Document text section start
Last spring, when employees from Elon Musk’s Department of Government Efficiency arrived at the National Endowment for the Humanities, they used ChatGPT to decide which federally funded grants to eliminate. 

They typed one, simplistic prompt: “Does the following relate at all to D.E.I.? Respond factually in less than 120 characters. Begin with ‘Yes’ or ‘No.’”

A documentary about Jewish women forced into slave labor during the Holocaust? DEI. A 40-volume scholarly series on the history of American music? DEI. 

Within two weeks, DOGE staff had flagged nearly every active award from the Biden administration and cut the National Endowment for the Humanities budget by half. 

This search-and-destroy approach uses artificial intelligence as an ideological wrecking ball. 

But we can use artificial intelligence differently. Instead of stripping communities of federal funding, we can use AI to help them access the money Congress appropriated, fulfilling congressional intent and strengthening our democratic institutions.

A free platform called GrantWell does exactly that, and shows the way we should be building AI with communities in the public interest. 

What are federal grants?

To understand what’s at stake, it helps to understand what federal grants actually include. Every year, Congress appropriates more than $1 trillion in tax dollars in the form of grants and directs them back to states, cities, towns, and communities across the country to invest in replacing lead pipes before more children are poisoned, repairing bridges before they fail, expanding broadband to rural areas the market has never reached, putting clean school buses on the road, and modernizing an electrical grid that is decades behind.
Document text section end
Information shown section start
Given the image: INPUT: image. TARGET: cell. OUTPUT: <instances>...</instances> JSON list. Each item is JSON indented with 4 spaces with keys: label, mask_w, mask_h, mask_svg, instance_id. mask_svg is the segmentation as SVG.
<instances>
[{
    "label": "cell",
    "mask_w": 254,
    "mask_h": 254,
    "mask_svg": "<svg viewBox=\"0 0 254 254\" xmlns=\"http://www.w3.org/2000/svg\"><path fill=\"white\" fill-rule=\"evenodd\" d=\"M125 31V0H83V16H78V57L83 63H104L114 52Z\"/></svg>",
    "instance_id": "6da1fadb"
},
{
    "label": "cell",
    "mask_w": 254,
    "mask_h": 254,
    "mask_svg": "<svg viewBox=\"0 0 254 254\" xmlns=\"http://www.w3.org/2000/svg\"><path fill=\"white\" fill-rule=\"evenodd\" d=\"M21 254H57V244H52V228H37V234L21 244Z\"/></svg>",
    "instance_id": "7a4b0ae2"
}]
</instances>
Information shown section end
■ **Task requirements**:
1. In the text on AI and federal grants, swap "wrecking ball" for "battering ram" and write out the passage starting at "This search-and-destroy approach" and ending at "are federal grants?".
2. According to the text on AI and federal grants, by how much did DOGE staff cut the National Endowment for the Humanities budget?
3. Go on with the text on AI and federal grants from its last sentence.

■ **Answers to each task**:
1.
This search-and-destroy approach uses artificial intelligence as an ideological battering ram. 

But we can use artificial intelligence differently. Instead of stripping communities of federal funding, we can use AI to help them access the money Congress appropriated, fulfilling congressional intent and strengthening our democratic institutions.

A free platform called GrantWell does exactly that, and shows the way we should be building AI with communities in the public interest. 

What are federal grants?

2. They cut it by half.

3.
The challenge of obtaining those grants often results from a lack of staff knowledgeable about how to apply. Massachusetts alone estimates that their communities are eligible for approximately $17.5 billion in federal grants, yet less than 30% of that money is successfully accessed by local governments, according to a state study. The money is technically available. Congress specifically reserved it for this exact purpose of ensuring that local governments can improve services for its constituents. But finding it, understanding it, and applying for it has become so complex that smaller communities are effectively locked out. 

AI for Impact: Community-centered AI in action

I run a program called AI for Impact, where graduate, undergrad, and community college students are paid to take time off—think of it like a semester abroad, only in Boston and in New Jersey—to build AI-enabled products for and with government partners. 

Anjith Prakash and Jai Surya Kode took time out of their graduate studies in AI at Northeastern University to create the first version of GrantWell, working in partnership with Massachusetts’ Federal Funds and Infrastructure Office. 

We built GrantWell by listening to the communities most in need of these grants. Anjith and Jai joined the team from the Massachusetts Federal Funds and Infrastructure Office and traveled across the state, meeting with local officials, tribal representatives, and community organizations.